--- DATASET RECORDS Enclosed Below ---

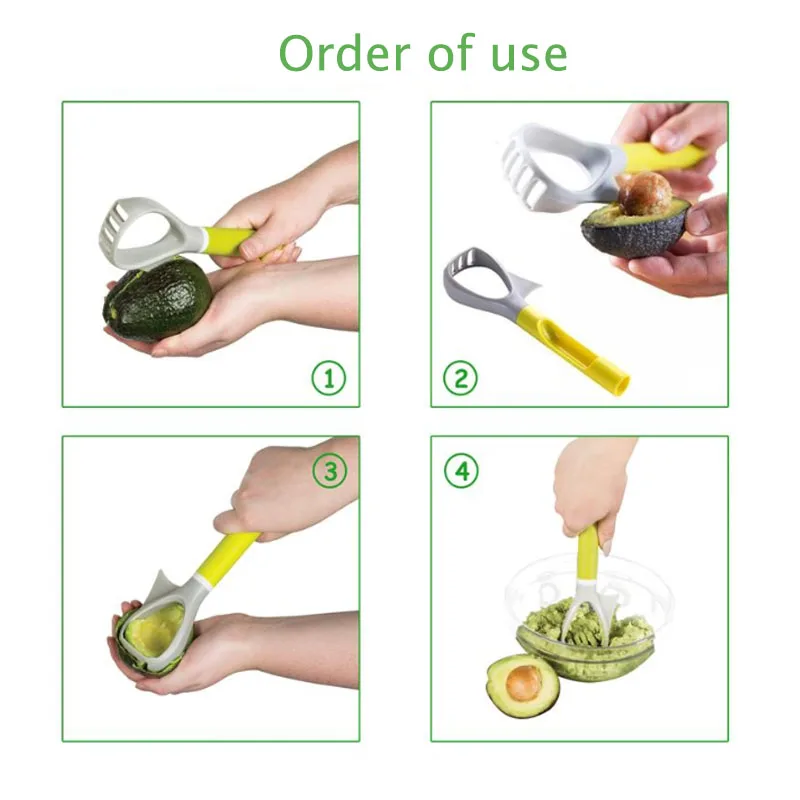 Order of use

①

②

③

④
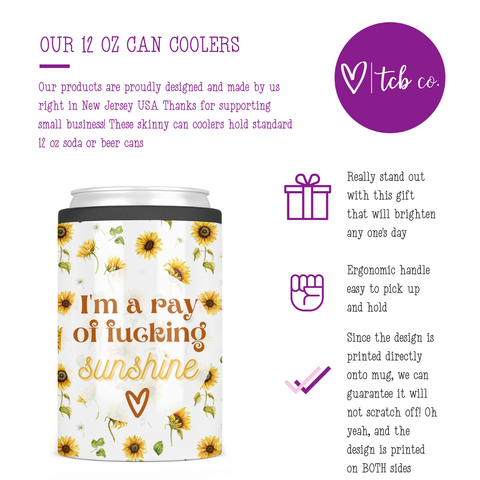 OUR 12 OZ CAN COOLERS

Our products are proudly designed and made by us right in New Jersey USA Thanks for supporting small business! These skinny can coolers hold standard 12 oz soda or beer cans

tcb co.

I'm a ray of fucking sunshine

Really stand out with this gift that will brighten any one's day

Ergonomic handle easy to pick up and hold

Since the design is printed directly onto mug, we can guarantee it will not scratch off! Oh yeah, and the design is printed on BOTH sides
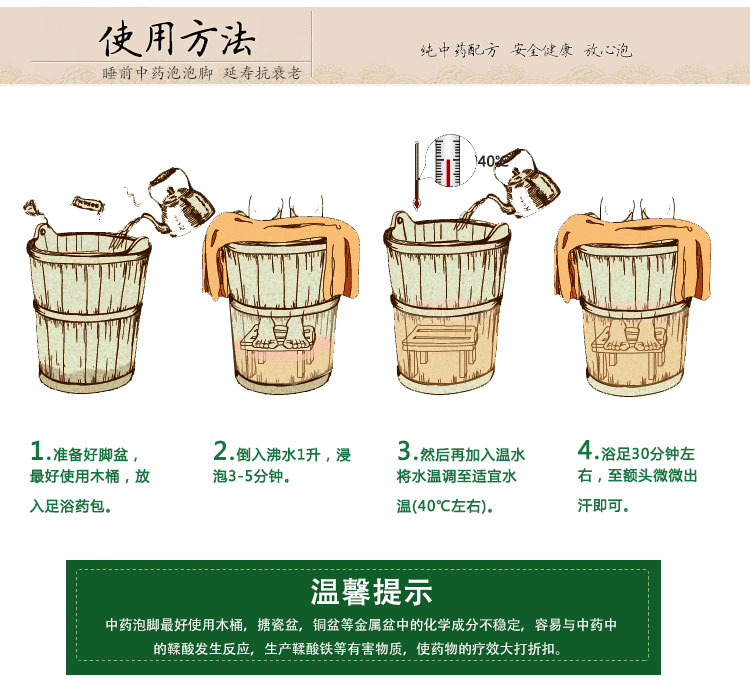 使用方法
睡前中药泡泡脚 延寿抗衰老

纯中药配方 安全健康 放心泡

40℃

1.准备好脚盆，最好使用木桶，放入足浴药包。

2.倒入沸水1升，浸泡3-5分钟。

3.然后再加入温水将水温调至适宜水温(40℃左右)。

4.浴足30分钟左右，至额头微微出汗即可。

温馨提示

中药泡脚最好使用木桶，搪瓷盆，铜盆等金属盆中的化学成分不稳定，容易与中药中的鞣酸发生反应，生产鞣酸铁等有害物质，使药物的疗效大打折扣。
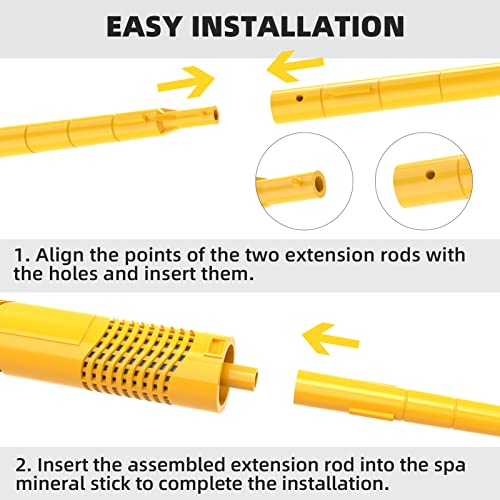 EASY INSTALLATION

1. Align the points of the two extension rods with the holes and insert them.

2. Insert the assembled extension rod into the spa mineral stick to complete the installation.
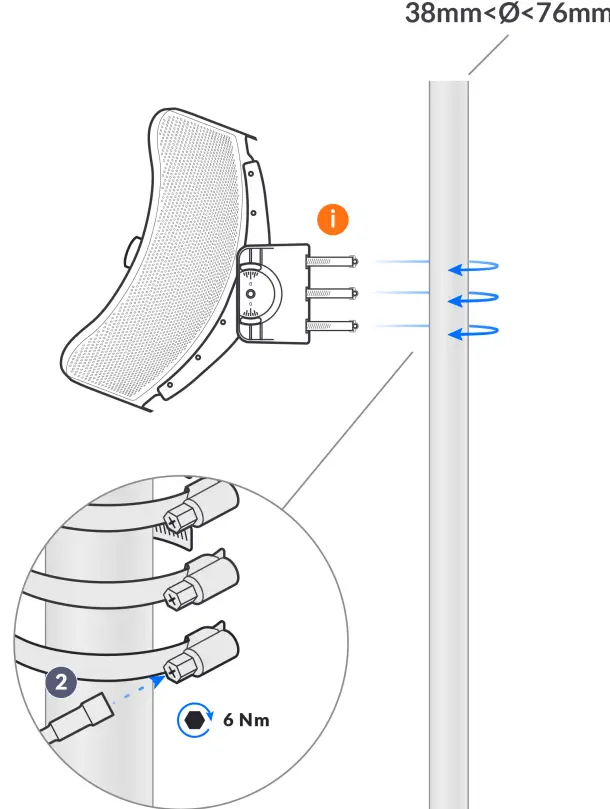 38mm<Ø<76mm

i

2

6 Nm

--- End of Enclosed DATASET RECORDS ---

**YOUR TASK**
Omit all pictures and write out, exactly, only the lines from the line containing "1.准备好脚盆，最好使用木桶，放入足浴药包。" through the last line of the entries above.

**WRITTEN SOLUTION**
1.准备好脚盆，最好使用木桶，放入足浴药包。

2.倒入沸水1升，浸泡3-5分钟。

3.然后再加入温水将水温调至适宜水温(40℃左右)。

4.浴足30分钟左右，至额头微微出汗即可。

温馨提示

中药泡脚最好使用木桶，搪瓷盆，铜盆等金属盆中的化学成分不稳定，容易与中药中的鞣酸发生反应，生产鞣酸铁等有害物质，使药物的疗效大打折扣。
 EASY INSTALLATION

1. Align the points of the two extension rods with the holes and insert them.

2. Insert the assembled extension rod into the spa mineral stick to complete the installation.
 38mm<Ø<76mm

i

2

6 Nm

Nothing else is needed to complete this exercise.